→ **Records for processing**:
——————

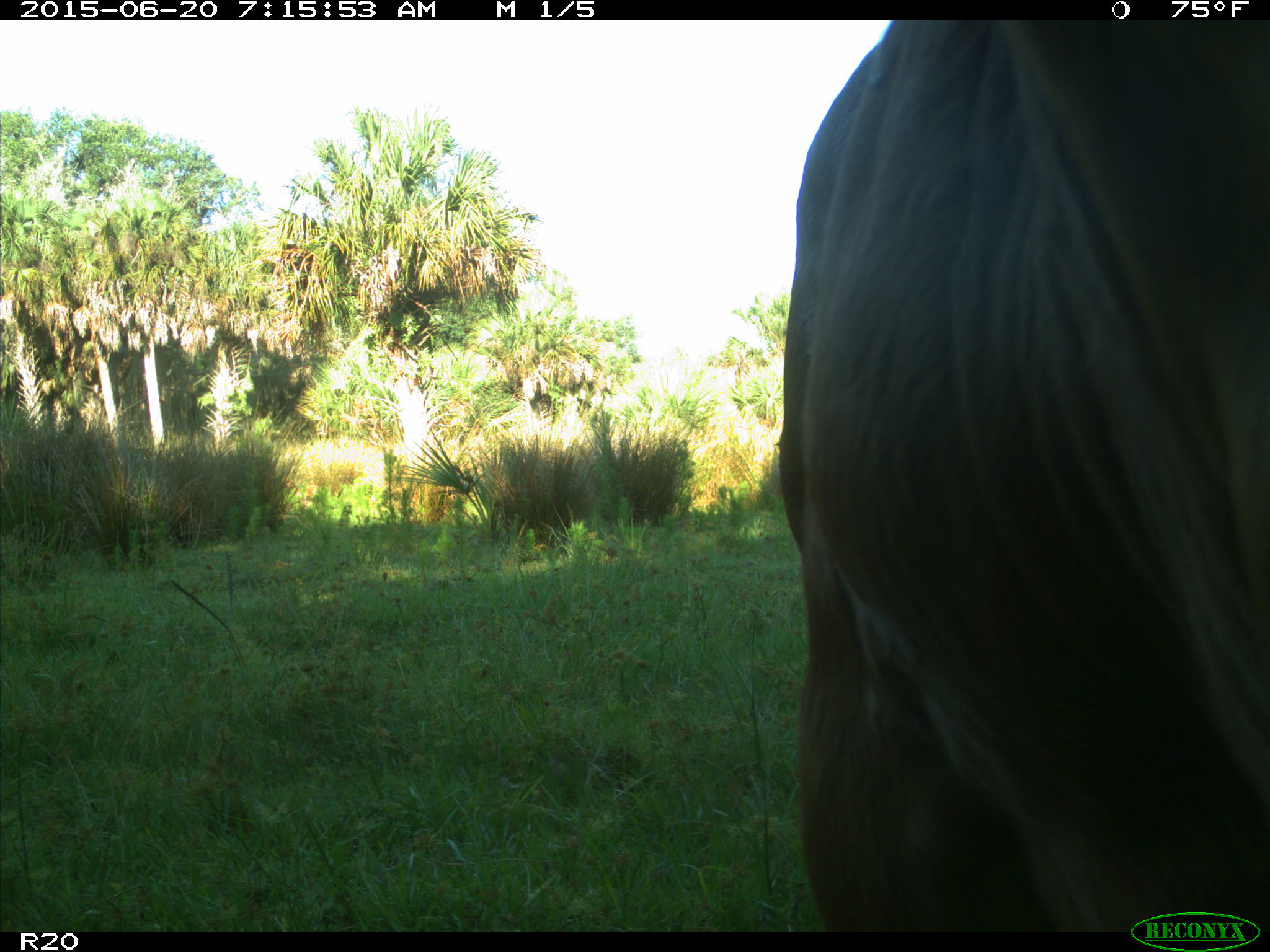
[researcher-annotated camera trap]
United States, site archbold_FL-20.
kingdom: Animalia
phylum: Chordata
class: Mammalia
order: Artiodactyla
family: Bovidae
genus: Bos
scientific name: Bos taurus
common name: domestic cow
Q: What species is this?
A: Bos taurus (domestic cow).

——————

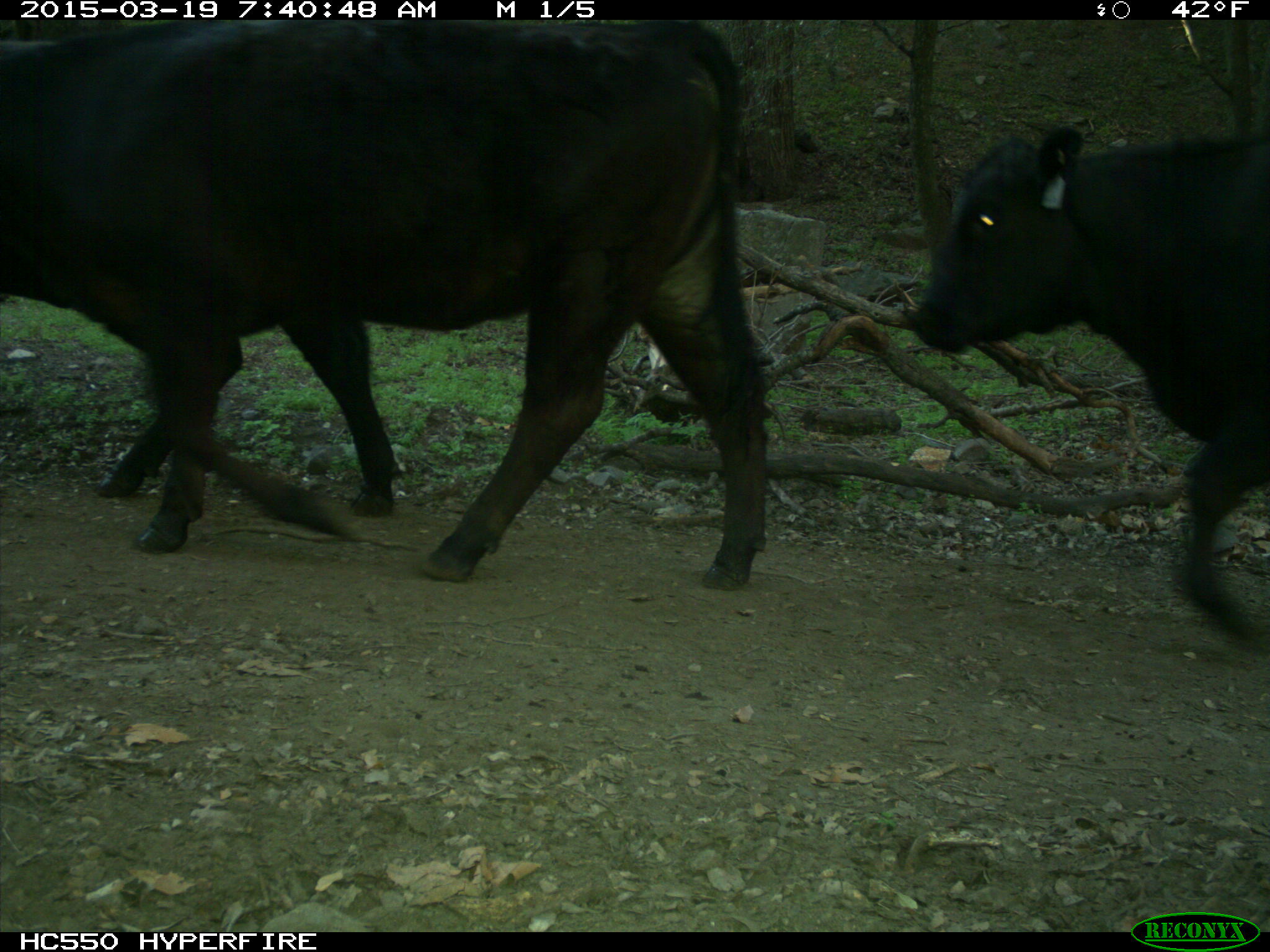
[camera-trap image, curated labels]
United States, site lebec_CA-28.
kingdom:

——————

→ **What to do**: Copy the stretch of the records above that runs from the line with "[researcher-annotated camera trap]" through the line with "A: Bos taurus (domestic cow).". Both end lines belong in the copy, and nothing else does.

→ **Your solution**:
[researcher-annotated camera trap]
United States, site archbold_FL-20.
kingdom: Animalia
phylum: Chordata
class: Mammalia
order: Artiodactyla
family: Bovidae
genus: Bos
scientific name: Bos taurus
common name: domestic cow
Q: What species is this?
A: Bos taurus (domestic cow).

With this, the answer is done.